Os primeiros resultados disso já podem ser vistos com os resultados anuais de 2022 sendo divulgados. O Reino Unido fugiu por pouco da recessão no quarto trimestre e o ritmo de atividade econômica da Alemanha, deste mesmo período, veio em um ritmo decepcionante. Cada vez mais está claro que o remédio foi muito amargo, tanto que alguns banqueiros centrais começam a reclamar publicamente da política monetária dos Estados Unidos, que possui um efeito colateral nos demais países do mundo, alterando as taxas de câmbio e afetando a expectativa dos agentes econômicos.
Para ajudar neste cenário delicado, temos a guerra entre Rússia e Ucrânia que já completa um ano, e cada vez mais a situação está acirrada. A guerra e as sanções só elevam a falta de bens e o aumento do preço dos alimentos, gerando mais inflação e pressionando ainda mais a política monetária dos países.
As sanções à Rússia também cobram seu preço, pois a energia elétrica está com custo muito elevado nos países europeus, e cada um destes pontos gera mais um pedaço dessa chamada tempestade perfeita que falamos anteriormente.
Para piorar as coisas, as relações entre Estados Unidos e China passaram a ficar mais tensas, e isso fez com que a perspectiva econômica do motor mundial nos últimos anos, a economia chinesa, passasse a ser vista com desconfiança pelos mercados mundiais. As políticas de reindustrialização dos Estados Unidos devem ter um ótimo efeito para o país no longo prazo, mas vai gerar alguma confusão já na desorganizada cadeia produtiva global no curto prazo. Mais uma fonte de inflação para se preocupar e mais uma situação que pode desacelerar a economia global neste momento.

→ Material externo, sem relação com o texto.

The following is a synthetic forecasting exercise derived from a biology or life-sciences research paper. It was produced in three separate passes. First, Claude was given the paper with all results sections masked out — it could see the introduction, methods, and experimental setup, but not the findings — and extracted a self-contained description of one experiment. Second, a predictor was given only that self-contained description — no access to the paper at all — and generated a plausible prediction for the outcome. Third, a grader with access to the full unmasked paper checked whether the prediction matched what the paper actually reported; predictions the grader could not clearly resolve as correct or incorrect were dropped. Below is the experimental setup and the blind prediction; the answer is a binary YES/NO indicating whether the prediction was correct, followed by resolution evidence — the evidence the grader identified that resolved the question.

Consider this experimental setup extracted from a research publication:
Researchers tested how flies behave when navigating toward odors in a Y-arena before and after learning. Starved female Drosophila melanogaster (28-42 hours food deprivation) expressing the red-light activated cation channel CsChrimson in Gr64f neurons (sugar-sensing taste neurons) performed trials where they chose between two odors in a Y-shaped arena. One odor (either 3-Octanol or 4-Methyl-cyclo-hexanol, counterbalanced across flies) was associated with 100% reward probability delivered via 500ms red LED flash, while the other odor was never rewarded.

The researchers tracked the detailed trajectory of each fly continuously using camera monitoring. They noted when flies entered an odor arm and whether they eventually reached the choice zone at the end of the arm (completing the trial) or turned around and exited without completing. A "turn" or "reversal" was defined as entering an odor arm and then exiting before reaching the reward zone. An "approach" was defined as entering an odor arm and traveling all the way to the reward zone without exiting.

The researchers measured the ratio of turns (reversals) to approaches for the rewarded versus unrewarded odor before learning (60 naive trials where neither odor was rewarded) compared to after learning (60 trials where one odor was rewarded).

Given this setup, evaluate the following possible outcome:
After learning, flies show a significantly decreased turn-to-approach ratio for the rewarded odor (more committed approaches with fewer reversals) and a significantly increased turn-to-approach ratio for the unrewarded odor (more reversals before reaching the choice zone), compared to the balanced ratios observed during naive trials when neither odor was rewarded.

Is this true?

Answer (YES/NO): YES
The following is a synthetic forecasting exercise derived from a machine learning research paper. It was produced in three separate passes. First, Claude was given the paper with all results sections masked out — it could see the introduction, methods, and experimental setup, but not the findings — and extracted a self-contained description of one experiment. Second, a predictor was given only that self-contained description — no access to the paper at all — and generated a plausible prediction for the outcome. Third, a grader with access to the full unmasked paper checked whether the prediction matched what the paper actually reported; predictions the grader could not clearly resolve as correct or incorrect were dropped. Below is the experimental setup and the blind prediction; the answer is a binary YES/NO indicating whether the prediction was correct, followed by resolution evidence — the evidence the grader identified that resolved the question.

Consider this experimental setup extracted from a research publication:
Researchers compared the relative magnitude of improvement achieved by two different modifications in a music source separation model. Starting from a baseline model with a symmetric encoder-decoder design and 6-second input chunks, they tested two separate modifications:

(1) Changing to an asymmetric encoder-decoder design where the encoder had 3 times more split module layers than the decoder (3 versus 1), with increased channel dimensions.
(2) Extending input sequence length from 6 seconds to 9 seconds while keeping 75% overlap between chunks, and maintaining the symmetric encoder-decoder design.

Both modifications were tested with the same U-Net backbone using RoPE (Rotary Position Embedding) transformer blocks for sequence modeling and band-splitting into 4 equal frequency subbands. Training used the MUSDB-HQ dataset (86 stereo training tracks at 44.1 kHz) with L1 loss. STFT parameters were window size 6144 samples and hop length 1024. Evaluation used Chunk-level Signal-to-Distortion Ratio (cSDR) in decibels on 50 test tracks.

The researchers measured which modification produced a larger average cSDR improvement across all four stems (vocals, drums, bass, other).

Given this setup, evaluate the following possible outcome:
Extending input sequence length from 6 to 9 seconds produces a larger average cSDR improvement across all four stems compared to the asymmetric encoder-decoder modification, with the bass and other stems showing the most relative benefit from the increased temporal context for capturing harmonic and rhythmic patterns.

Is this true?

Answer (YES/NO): NO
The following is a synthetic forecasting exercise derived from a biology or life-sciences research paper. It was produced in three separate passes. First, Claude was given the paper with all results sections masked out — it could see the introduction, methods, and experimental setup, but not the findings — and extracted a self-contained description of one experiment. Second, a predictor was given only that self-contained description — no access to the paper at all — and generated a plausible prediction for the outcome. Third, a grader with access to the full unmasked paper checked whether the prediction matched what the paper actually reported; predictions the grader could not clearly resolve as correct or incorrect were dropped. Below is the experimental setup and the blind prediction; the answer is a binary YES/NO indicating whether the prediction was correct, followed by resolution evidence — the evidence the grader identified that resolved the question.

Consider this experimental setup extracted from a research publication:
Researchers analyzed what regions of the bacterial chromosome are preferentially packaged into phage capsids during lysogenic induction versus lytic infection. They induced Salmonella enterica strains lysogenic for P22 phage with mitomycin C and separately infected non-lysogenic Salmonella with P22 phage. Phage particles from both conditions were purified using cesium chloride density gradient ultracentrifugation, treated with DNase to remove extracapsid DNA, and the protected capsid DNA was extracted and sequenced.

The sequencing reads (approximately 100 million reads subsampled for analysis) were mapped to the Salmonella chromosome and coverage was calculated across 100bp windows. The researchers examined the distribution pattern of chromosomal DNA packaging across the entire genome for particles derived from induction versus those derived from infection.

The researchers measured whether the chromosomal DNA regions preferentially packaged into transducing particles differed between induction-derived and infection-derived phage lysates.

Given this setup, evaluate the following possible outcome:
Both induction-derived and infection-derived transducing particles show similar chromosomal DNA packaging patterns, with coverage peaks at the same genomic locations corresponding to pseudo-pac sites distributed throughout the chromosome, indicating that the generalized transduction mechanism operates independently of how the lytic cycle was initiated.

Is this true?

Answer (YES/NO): NO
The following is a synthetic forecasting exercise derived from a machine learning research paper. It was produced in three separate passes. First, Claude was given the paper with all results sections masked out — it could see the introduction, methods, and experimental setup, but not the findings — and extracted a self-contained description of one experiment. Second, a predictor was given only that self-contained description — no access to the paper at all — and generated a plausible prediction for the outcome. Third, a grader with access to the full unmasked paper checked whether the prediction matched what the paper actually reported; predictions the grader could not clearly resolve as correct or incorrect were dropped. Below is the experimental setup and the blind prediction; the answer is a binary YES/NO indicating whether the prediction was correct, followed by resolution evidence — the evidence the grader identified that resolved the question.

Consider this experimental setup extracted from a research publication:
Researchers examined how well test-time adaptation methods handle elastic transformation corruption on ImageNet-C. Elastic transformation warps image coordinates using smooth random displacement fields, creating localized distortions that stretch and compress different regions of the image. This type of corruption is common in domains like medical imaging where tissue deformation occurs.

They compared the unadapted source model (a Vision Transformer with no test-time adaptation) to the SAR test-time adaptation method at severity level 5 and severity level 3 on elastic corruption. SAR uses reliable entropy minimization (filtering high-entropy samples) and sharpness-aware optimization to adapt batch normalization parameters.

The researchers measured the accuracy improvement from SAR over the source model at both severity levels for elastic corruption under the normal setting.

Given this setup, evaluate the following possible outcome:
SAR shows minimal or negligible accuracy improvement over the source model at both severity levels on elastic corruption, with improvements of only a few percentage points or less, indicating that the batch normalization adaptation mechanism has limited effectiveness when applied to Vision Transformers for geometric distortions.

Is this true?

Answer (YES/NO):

No Brasil temos uma situação semelhante. Não somos isolados do mundo e vamos sentir os efeitos deste cenário desorganizado e caótico mundial. Para ajudar, aqui também estamos praticando uma taxa de juros elevada, mas nisso somos campeões, pois temos a maior de todas em termos reais. Se a política monetária global é apertada, a nossa já está mais do que estrangulada. E existe um verdadeiro clamor do mercado e da mídia “especializada” por “responsabilidade fiscal”, ou seja, uma política de baixo gasto do governo, num momento em que o mundo está prestes a ligar a máquina estatal para tentar aquecer suas economias.
Isso mostra que existem muitos elementos preocupantes no mundo e uma desaceleração econômica já deixou de ser um temor e passou a ser uma realidade. Agora precisamos ver o quanto a economia freou, e inclusive observar se ela não vai ser na verdade uma retração econômica robusta. A tempestade perfeita já vinha sido alertada a algum tempo em diversos meios econômicos, inclusive neste, e agora ele se torna cada vez mais cristalino.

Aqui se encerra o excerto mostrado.